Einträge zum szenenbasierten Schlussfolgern
◇ ◇ ◇ ◇ ◇ ◇ ◇

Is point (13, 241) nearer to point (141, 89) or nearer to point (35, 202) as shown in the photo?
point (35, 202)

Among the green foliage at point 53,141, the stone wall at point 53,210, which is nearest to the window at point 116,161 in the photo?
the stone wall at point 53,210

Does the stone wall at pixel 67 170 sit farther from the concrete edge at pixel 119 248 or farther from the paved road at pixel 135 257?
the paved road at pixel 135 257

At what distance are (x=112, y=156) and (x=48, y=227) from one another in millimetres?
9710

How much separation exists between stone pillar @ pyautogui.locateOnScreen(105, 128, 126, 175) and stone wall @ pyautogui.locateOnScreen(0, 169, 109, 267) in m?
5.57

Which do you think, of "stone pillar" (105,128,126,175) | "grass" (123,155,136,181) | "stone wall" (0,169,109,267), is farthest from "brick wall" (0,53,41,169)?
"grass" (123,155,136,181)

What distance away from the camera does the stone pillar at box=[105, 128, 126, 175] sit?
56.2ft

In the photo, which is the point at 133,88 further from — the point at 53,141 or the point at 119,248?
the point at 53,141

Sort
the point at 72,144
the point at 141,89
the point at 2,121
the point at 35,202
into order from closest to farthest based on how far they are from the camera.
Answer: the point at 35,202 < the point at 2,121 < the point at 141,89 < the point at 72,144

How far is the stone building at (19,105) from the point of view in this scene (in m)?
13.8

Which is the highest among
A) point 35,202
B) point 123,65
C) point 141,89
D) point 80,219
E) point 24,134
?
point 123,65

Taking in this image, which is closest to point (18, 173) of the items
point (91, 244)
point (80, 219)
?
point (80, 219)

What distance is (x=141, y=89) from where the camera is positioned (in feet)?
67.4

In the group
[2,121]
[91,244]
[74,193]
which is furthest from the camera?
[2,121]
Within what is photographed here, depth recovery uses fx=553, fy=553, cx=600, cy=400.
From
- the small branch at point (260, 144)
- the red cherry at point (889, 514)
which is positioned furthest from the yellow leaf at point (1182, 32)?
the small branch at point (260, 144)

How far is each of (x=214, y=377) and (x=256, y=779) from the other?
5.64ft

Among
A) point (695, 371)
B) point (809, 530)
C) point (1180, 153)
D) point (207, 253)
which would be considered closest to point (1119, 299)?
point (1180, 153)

◇ ◇ ◇ ◇ ◇ ◇ ◇

# Worum es geht:
Gib alle Einträge oben Zeile für Zeile unverändert wieder.

# Antwort zur Aufgabe:
Is point (13, 241) nearer to point (141, 89) or nearer to point (35, 202) as shown in the photo?
point (35, 202)

Among the green foliage at point 53,141, the stone wall at point 53,210, which is nearest to the window at point 116,161 in the photo?
the stone wall at point 53,210

Does the stone wall at pixel 67 170 sit farther from the concrete edge at pixel 119 248 or farther from the paved road at pixel 135 257?
the paved road at pixel 135 257

At what distance are (x=112, y=156) and (x=48, y=227) from one another in millimetres?
9710

How much separation exists between stone pillar @ pyautogui.locateOnScreen(105, 128, 126, 175) and stone wall @ pyautogui.locateOnScreen(0, 169, 109, 267) in m?
5.57

Which do you think, of "stone pillar" (105,128,126,175) | "grass" (123,155,136,181) | "stone wall" (0,169,109,267), is farthest from "brick wall" (0,53,41,169)?
"grass" (123,155,136,181)

What distance away from the camera does the stone pillar at box=[105, 128, 126, 175] sit?
56.2ft

In the photo, which is the point at 133,88 further from — the point at 53,141 or the point at 119,248?
the point at 53,141

Sort
the point at 72,144
the point at 141,89
the point at 2,121
the point at 35,202
into order from closest to farthest based on how far they are from the camera.
Answer: the point at 35,202 < the point at 2,121 < the point at 141,89 < the point at 72,144

How far is the stone building at (19,105) from the point of view in this scene (in m)?
13.8

Which is the highest among
A) point 35,202
B) point 123,65
C) point 141,89
D) point 80,219
E) point 24,134
?
point 123,65

Taking in this image, which is closest to point (18, 173) of the items
point (91, 244)
point (80, 219)
?
point (80, 219)

What distance is (x=141, y=89) from where the camera is positioned (in feet)?
67.4

In the group
[2,121]
[91,244]
[74,193]
which is furthest from the camera?
[2,121]
Within what is photographed here, depth recovery uses fx=553, fy=553, cx=600, cy=400.
From
- the small branch at point (260, 144)
- the red cherry at point (889, 514)
which is positioned furthest from the yellow leaf at point (1182, 32)?
the small branch at point (260, 144)

How far is each of (x=214, y=377) and (x=256, y=779) from the other?
5.64ft

Among
A) point (695, 371)
B) point (809, 530)
C) point (1180, 153)
D) point (207, 253)
which would be considered closest to point (1119, 299)?
point (1180, 153)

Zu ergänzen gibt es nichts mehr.